Doctors and other healthcare providers choose to participate in an ACO because they’re committed to providing you with a better care experience. They may also be rewarded for offering you better, more coordinated, healthcare.

What is the goal of the ACO?
The goal of the ACO is to support your doctor in caring for you by making sure they have the most up-to-date information about your health and your care. For you, this means your doctors communicate better with each other, and you avoid having duplicate tests or answering the same questions over and over. Working together, your doctors can do more to follow your health, make sure you get the best possible care, and may hire additional staff to help meet your unique care needs, depending on what works best for you.

Will my Medicare benefits change?

Will my relationship with my doctor change?
We hope your relationship with your doctor will improve. Medicare measures the ACO on patient satisfaction, so that you are a partner in making healthcare decisions.

Who will see my healthcare information?
The only people with access to your healthcare information are the specific providers caring for you. Personal information, like private conversations with your physician, will not be shared.

What information about me will the ACO have access to?
To help doctors who participate in an ACO give patients like you the best possible care, Medicare wants to share some additional information about your care with them. This information includes things like doctor, hospital, and pharmacy visits in the past and moving forward.
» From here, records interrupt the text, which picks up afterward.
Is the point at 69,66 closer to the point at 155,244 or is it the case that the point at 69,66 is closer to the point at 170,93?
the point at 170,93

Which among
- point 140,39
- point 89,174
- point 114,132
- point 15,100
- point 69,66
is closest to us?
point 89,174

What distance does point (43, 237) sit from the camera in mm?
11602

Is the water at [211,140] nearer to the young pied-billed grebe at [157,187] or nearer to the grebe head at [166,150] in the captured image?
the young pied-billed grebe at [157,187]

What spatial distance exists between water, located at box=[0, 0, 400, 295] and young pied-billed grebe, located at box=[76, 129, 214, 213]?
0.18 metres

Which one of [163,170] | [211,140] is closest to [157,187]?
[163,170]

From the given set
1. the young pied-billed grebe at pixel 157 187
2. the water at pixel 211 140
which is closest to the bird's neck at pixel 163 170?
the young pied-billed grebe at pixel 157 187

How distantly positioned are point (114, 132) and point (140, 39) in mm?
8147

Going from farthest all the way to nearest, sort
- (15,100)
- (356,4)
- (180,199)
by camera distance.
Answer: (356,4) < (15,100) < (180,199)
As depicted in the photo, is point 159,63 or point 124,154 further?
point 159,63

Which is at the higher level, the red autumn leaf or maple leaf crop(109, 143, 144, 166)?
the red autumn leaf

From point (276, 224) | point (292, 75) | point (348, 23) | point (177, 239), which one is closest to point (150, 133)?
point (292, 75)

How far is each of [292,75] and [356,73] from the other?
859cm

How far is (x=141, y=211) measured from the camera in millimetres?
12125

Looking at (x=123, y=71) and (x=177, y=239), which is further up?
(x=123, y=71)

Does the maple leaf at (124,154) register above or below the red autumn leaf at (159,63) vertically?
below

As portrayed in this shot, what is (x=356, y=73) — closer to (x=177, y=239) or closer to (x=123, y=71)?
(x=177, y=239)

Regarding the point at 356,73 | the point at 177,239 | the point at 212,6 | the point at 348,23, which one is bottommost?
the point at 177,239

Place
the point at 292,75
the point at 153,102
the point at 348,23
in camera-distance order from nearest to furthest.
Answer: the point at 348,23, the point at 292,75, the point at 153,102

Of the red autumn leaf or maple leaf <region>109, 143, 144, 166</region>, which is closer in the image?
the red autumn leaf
This information helps track the services you’ve already gotten, understand if you may need more care, and find ways to smooth the path for you if you have to transfer in or out of a hospital, or from the care of one doctor to another. 
If you decide you do not want to have the information about your care shared with the ACO, you can do so.

How can I decline to have my personal health information shared?
We value your privacy, so it’s important to know that you can prevent Medicare from sharing this information at any time.

There are four ways that you can prevent your information from being shared:
  • You can call 1-800 MEDICARE (1-800-663-4227). TTY users should call 1-877-486-2048 and tell the operator you are calling about ACOs.
  • You can complete and sign the “Declining to Share Personal Health Information” form in your doctor’s office.
  • If applicable, you can complete and sign the “Declining to Share Personal Health Information” form and return it to GAPN at 5501 LBJ Freeway, Suite 950, Dallas, Texas 75240.
  • We can send you a form to sign and return it.

Also, Medicare will not share any information about alcohol and drug treatment history, if you have received such treatment, unless you choose in writing to share it.

After your form or phone call is received, Medicare will update its records to show that you do not want to have your data shared. If you call 1-800-Medicare, you will receive a letter confirming this change. It will take about 45 days for this change to take effect.

What if I change my mind and decide that I do want my personal health information shared in the future?
If you change your mind in the future, you may call our office and we will send you a form, called a “Consent to Change Personal health Information Preference” form that you can complete and mail back to 5501 LBJ Freeway, Suite 950, Dallas, Texas 75240.

Or you can call 1-800 Medicare (1-800-663-4227) and tell them that you have changed you mind and that you do want your data shared. You will receive a letter confirming this change.